Они поспешили обратно в кубрик, но не успели еще дойти до люка, как над палубой поплыл серебристый, чуть печальный звук. Горнист играл отбой.
После отбоя прошел уже час, когда вахтенного офицера вызвали в боевую рубку, к телефонному аппарату. Недоумевая, кому это вдруг понадобилось звонить в самую полночь, он поспешил к телефону. Звонил адъютант главного командира Кронштадтского порта. В трубке отчетливо слышался его размеренный, лишенный выражения голос:
— Его превосходительство приказал мне передать, что сегодня он на Макаровской улице встретил группу, следовавших на линейный корабль «Император Павел I» матросов, прибывших из Гельсингфорса. Означенные матросы встали «во фронт» вразнобой и без должной выправки. Его превосходительство предлагает подвергнуть всех виновных во главе с унтер-офицером дисциплинарному взысканию в установленном порядке.

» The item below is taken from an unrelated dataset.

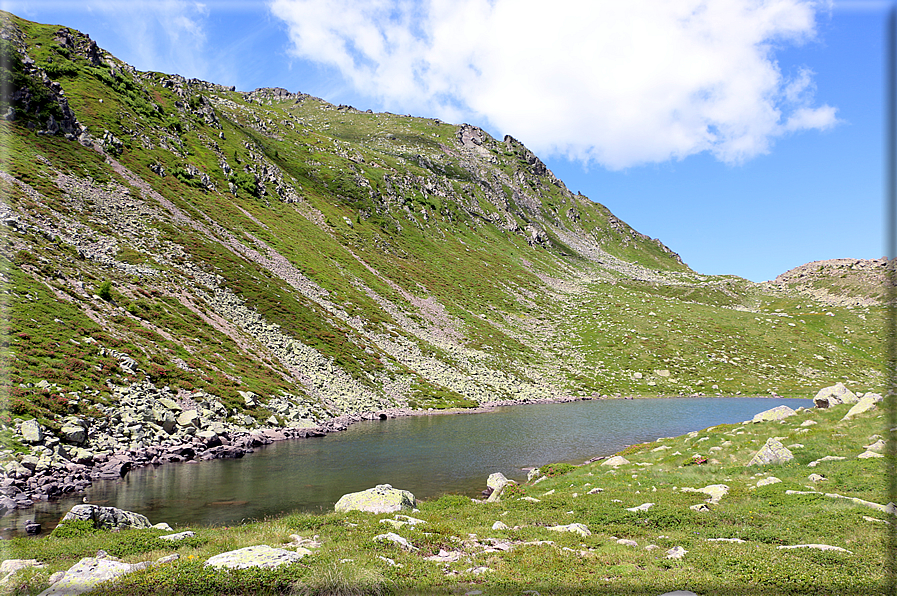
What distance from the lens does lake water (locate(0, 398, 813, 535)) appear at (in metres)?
25.1

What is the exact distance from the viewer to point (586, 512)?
18812mm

Вахтенный офицер в задумчивости положил трубку на рычаг. И вышел из рубки. Он не мог знать, что Роберт Николаевич после долгого радостного разговора с женой о полученном лично от министра двора приглашении уже направлялся в спальню, когда ему вдруг стало неловко от того, что он, неукоснительно призывавший всех к строгой дисциплине, позволил себе расслабиться в приятную для себя минуту и отступиться от собственных требований, от заведенного образцового кронштадтского порядка. Как же он может требовать от других, если сам позволяет послабления?
Вирен прошел в кабинет, снял трубку телефонного аппарата и поднял с постели своего адъютанта…
АГЕНТУРНАЯ ЗАПИСКА
«Следует всегда иметь в виду, что один даже слабый секретный сотрудник, находящийся в обследуемой среде («партийный сотрудник»), несоизмеримо дает больше материала для обнаружения государственного преступления, чем общество, в котором официально могут вращаться заведующие розыском…
Поэтому секретного сотрудника, находящегося в революционной среде или другом обследуемом обществе, никто и ничто заменить не может».
Это была обычная петербургская квартира средней руки — столовая, спальня да кухонька, обставленные обшарпанной мебелью. От других квартир доходного дома она отличалась лишь тем, что деньги на ее оплату шли из фонда Петербургского охранного отделения. Но об этом, впрочем, не знал даже сам домовладелец, регулярно получавший квартирную плату от нелюдимого, угрюмого жильца, числившегося конторщиком в отделении Русско-Азиатского банка.
Конторщик часто брал работу на дом, и потому никого не удивляло, что на службу ходил не каждый день.
В этот хмурый апрельский понедельник жилец сидел в столовой, занимаясь привычным делом — набивал табаком папиросные гильзы «Катык» с помощью жестяного желобка и оструганной палочки. Неожиданно в маленькой прихожей прозвучали три длинных звонка, а за ними совсем короткий, оборванный, словно точку поставили. Звонки были условными, а потому жилец заторопился, не спрашивая, кто звонит, открыл дверь.